# STATED EXERCISE 1:
According to the weather forecast, which two parishes stayed primarily dry on Wednesday?
# STATED EXERCISE 2:
Edit the weather forecast passage between "Wednesdays bust, umbrellas" and "will be scarce.", inclusive, so that "Friday" becomes "Saturday".
# STATED EXERCISE 3:
Pick up the weather forecast where it stops and carry it on.

Wednesdays bust, umbrellas no longer a must
Isolated showers and thunderstorms remain possible through Friday. Don’t go canceling plans though as activity will be scarce.
Yikes. Wednesday’s forecast did not play out as expected. The forecast called for “scattered” activity mainly north of Baton Rouge and I-10. Measurable rain was anticipated for 40 percent of the WBRZ Weather Forecast Area. Instead, a widespread shield of rain overtook more than 70 percent of the 13 Parishes and 3 Counties. Only Assumption and St. Mary Parishes stayed primarily dry.
My forecast for “scattered showers” and “not a washout” pic.twitter.com/lWRlwh5s6s— Josh Eachus (@JoshEachus) November 1, 2017
Radar estimated amounts as high as 2 to 3 inches just south of I-10 through Iberville, East Baton Rouge, Ascension and Livingston Parishes. Why did this happen? The weak, slow-moving front stalled just about 50 miles farther south than expected. Nobody said it was easy.
Today and Tonight: Thursday should work out to be a little drier than Wednesday with showers and thunderstorms only in the isolated category for the WBRZ Weather Forecast Area. Some more sun will be available too allowing high temperatures to climb into the low 80s with southeast winds of 5-10mph. Overnight will be partly cloudy and still a spotty shower cannot be ruled out. Low temperatures will be muggy in the upper 60s.

Spatial reasoning dataset excerpts
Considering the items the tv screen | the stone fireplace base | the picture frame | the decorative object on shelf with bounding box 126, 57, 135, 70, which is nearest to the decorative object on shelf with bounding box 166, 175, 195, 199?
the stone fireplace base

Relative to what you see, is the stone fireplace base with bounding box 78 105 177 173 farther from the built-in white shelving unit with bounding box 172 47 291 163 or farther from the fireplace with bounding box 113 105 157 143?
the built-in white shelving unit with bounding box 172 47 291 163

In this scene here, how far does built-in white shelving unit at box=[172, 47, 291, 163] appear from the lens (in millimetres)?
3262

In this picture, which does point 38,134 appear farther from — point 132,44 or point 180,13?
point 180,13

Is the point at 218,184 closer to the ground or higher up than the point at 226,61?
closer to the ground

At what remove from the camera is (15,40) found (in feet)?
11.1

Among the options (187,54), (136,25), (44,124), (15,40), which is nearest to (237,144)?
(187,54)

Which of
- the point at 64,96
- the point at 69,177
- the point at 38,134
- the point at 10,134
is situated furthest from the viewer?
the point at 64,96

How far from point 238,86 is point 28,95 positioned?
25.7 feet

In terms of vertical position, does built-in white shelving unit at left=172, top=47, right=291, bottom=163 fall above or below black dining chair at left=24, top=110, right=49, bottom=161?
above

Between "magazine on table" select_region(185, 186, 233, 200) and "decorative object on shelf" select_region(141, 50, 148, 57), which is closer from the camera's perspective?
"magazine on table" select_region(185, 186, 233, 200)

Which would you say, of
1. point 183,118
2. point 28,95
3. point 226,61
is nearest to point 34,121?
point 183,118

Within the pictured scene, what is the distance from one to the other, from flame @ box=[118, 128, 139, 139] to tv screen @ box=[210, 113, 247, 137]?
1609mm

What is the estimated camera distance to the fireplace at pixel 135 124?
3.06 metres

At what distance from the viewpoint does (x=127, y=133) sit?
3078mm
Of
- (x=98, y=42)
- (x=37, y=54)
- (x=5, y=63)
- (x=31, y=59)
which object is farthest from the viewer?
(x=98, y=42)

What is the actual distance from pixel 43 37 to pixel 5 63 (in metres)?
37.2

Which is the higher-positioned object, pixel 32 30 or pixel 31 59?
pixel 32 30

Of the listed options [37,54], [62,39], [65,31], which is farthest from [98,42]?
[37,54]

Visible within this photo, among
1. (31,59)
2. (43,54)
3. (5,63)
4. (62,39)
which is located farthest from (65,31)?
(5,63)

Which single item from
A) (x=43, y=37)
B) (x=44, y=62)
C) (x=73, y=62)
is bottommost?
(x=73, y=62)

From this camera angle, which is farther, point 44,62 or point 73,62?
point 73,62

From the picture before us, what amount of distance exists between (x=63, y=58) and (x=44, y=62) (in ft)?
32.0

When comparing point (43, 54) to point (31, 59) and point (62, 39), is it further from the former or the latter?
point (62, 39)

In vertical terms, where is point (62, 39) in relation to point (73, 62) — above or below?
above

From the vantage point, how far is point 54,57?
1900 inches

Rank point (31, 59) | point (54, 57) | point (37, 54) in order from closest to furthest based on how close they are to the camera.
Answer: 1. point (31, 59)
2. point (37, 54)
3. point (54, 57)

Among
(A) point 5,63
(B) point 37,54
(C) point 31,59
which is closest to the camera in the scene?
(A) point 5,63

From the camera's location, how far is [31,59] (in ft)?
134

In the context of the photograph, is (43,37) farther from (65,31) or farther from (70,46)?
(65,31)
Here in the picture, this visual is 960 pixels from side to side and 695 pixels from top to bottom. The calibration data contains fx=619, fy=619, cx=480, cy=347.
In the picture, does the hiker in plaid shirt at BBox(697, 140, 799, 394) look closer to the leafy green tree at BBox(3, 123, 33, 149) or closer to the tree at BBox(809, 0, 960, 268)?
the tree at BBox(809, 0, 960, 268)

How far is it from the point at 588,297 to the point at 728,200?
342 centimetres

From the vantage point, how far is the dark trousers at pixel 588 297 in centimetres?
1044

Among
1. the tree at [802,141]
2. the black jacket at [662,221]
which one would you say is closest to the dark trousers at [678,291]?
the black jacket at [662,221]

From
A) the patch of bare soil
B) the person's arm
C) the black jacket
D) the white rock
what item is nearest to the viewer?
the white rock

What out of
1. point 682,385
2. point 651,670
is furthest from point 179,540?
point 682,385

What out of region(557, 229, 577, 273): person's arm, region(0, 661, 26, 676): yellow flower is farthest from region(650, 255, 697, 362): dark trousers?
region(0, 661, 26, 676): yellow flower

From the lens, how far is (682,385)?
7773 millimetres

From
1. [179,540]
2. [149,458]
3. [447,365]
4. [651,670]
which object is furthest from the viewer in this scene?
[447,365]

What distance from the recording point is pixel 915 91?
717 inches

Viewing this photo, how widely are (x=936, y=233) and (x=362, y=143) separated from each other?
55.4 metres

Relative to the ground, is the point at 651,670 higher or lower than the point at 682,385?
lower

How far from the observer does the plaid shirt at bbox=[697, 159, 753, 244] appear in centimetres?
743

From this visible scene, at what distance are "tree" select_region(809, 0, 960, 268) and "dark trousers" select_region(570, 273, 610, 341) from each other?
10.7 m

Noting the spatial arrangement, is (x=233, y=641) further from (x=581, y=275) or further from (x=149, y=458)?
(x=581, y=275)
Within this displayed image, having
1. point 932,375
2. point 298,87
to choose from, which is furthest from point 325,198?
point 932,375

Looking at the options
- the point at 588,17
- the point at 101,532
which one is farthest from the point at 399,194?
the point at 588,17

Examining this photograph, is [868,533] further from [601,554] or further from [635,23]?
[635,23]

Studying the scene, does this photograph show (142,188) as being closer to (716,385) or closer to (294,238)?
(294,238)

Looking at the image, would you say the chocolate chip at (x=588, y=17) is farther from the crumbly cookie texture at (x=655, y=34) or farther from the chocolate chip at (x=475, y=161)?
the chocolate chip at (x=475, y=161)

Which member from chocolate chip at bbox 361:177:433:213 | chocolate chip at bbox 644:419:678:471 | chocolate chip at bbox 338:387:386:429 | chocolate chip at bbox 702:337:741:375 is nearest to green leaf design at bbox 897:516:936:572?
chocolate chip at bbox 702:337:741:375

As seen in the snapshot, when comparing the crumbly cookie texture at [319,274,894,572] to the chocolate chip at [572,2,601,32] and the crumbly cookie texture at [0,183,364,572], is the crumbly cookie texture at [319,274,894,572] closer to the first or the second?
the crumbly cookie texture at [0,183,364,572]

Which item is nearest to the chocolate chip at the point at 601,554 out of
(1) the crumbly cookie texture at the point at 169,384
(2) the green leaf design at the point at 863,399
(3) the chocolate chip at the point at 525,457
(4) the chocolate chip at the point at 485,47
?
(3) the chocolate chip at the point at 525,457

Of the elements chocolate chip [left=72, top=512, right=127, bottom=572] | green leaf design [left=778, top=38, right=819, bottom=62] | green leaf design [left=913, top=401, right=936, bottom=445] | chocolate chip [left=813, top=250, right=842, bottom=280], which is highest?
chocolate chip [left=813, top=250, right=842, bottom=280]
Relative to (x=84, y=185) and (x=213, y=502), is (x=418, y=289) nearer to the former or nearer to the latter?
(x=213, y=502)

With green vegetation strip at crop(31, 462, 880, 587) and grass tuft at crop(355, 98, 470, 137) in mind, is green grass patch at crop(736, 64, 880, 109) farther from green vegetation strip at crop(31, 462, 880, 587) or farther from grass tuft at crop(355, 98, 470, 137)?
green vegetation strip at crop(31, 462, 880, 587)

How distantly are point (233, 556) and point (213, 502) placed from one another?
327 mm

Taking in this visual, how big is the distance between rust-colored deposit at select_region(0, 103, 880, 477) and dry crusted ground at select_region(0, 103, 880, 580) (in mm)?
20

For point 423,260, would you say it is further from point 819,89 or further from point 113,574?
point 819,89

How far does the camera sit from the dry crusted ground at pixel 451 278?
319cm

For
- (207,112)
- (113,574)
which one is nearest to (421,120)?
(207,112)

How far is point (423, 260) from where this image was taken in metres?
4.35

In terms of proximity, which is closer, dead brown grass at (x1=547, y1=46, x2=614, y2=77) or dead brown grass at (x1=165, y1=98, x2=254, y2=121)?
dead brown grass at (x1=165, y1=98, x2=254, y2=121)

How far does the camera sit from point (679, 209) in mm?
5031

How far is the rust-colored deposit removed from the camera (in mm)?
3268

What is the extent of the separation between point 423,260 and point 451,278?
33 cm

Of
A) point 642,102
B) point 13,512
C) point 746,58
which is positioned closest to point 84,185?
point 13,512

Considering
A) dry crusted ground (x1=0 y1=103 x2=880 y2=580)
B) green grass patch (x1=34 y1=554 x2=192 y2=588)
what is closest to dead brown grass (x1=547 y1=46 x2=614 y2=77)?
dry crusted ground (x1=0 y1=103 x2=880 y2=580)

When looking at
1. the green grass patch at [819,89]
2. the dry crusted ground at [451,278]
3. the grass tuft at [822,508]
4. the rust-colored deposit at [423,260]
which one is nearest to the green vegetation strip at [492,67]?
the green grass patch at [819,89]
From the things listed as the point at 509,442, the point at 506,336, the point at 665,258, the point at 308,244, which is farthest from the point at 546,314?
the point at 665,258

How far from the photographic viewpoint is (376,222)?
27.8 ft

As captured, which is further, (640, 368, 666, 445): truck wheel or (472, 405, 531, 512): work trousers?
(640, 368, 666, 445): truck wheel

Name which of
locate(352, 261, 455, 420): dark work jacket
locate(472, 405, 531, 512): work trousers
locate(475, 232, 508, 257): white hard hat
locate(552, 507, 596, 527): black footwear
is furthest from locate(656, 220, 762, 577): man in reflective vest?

# OUTPUT 1:
Assumption and St. Mary Parishes stayed primarily dry.

# OUTPUT 2:
Wednesdays bust, umbrellas no longer a must
Isolated showers and thunderstorms remain possible through Saturday. Don’t go canceling plans though as activity will be scarce.

# OUTPUT 3:
Up Next: Friday will trend even drier with temperatures running very close to the numbers realized on Thursday. For the weekend, rain chances can be all but eliminated. Expect partly sunny skies with highs in the low 80s and light, south winds. Nights will feature mostly clear skies and above average low temperatures in the low to mid 60s. This means the Southern Jags game at home in Baton Rouge will have no weather related issues this weekend. In Tuscaloosa, the weather is looking cooperative for the Tigers and the Tide. Game time temperatures will be in the mid 70s beneath mainly clear skies. Dry, warm weather will continue into early next week.
From the Tropics to Severe Weather: It is now the final official month of hurricane season. The Atlantic Basin, including the Gulf of Mexico, is quiet. However, as we slowly turn attention off the tropics, it is important to prepare and be ready for the second severe weather season.
A broad upper level trough will erode through Thursday and as a result, so too will a stalled front parked across CENLA. As a ridge begins to build in the southern Gulf of Mexico, some lobes of energy riding around the northern periphery of this ridge may be able to trigger the development of some showers and thunderstorms across the central Gulf Coast. The most vigorous of these lobes appears to come on Friday afternoon/evening with an embedded shortwave in the jet stream to our north. The only question is if whether or not enough moisture will be available. Given the limited moisture fields shown by forecast models, expect rain coverage to remain low. Over the weekend, the ridge will build north, effectively ending precipitation development and warming high and low temperatures a good 5 to 10 degrees above average. Mild and benign conditions are anticipated early next week before the next storm system returns a chance for showers and thunderstorms by Wednesday or so. Forecast models hint at some sort of front moving through the area to bring highs back into the low 70s and lows into the low 50s by the end of next week and next weekend.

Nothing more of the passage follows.